**Directions**
Please rewrite the Cubs baserunning passage, starting with "What’s more, we’re" and going on through "Suzuki coming up.", changing "slasher films" to "horror movies".

**Text for analysis**
========

Unless Tauchman was hurt, in which case it’s weird that he was taking the plate appearance at all, there is absolutely zero rationale behind this swap. Not only is the Palatine Pounder one of the Cubs’ best baserunners (his 2.0 BsR ranks fifth on the team) but PCA has been one of their worst (-0.7 BsR ranks 17th). Fast as he is, the young outfielder is hyper-aggressive to the point of recklessness and has so far displayed a lack of solid fundamentals when it comes to reading pitchers and getting jumps.
What’s more, we’re talking about running for a guy on first base in the 4th inning with a four-run lead. It smacked of the kind of desperation you see in slasher films, or, and this is an even stronger analogy, like the satirical Geico commercial in which the victims choose to hide from the baddie behind a wall of chainsaws. Two outs later, Cody Bellinger singled to score Mastrobuoni and advance Crow-Armstrong to third with Suzuki coming up.
Braves pitcher Jackson Stephens got up 0-2 on Suzuki and then fired a sinker wide with Bellinger heading for second, so catcher Austin Reilly pump-faked hard like he was throwing through. PCA had already broken for home and was caught dead to rights, ending the inning with the sound of a wet fart. The Cubs would score another run two innings later and at least they had an elite glove out in center to help them preserve the lead, so it seemed like a minor annoyance at the time.

========

**Entries supplied**
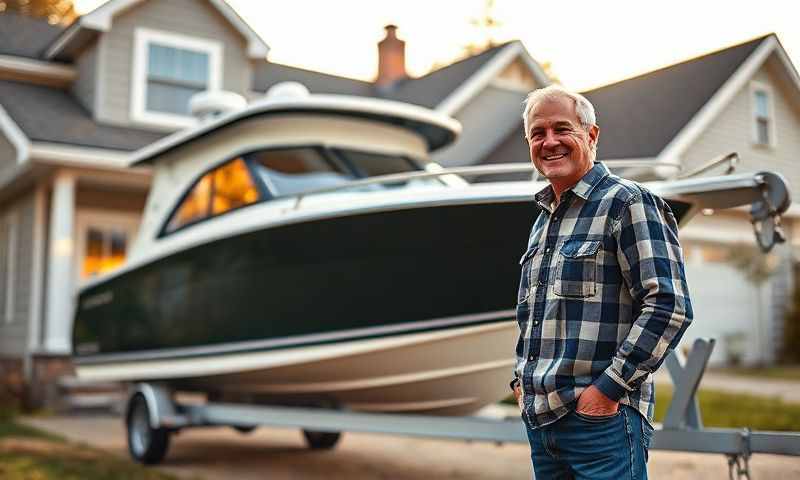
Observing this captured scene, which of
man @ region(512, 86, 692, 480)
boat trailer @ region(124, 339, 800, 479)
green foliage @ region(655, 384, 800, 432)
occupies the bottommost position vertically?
green foliage @ region(655, 384, 800, 432)

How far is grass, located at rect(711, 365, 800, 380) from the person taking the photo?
12535 millimetres

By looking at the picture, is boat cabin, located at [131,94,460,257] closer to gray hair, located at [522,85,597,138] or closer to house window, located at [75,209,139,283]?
gray hair, located at [522,85,597,138]

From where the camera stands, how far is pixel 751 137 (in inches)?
385

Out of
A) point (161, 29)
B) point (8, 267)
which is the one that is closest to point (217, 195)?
point (161, 29)

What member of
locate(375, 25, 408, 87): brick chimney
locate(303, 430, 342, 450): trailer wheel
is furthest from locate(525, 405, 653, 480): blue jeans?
locate(375, 25, 408, 87): brick chimney

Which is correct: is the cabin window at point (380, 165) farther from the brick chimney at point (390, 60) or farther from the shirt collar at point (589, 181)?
the brick chimney at point (390, 60)

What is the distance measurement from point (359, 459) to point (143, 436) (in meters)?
1.78

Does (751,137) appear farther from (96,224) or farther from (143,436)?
(96,224)

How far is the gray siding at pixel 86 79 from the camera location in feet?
40.7

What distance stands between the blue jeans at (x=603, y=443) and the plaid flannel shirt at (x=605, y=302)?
1.6 inches

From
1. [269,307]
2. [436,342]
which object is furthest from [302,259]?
[436,342]

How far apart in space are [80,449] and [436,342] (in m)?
4.15

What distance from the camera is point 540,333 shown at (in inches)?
94.8

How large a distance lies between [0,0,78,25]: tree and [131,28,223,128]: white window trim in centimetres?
1945
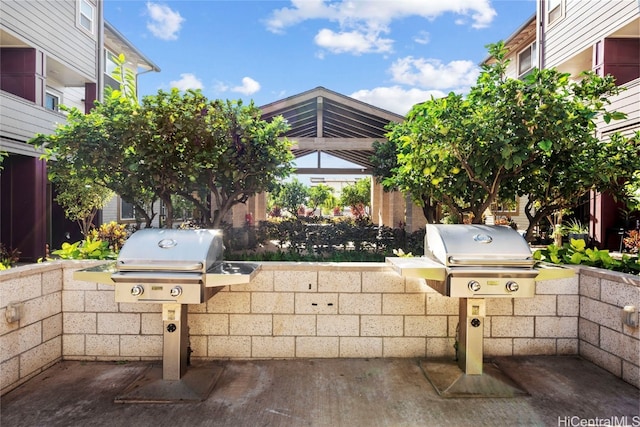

========

**Task solution**
What’s more, we’re talking about running for a guy on first base in the 4th inning with a four-run lead. It smacked of the kind of desperation you see in horror movies, or, and this is an even stronger analogy, like the satirical Geico commercial in which the victims choose to hide from the baddie behind a wall of chainsaws. Two outs later, Cody Bellinger singled to score Mastrobuoni and advance Crow-Armstrong to third with Suzuki coming up.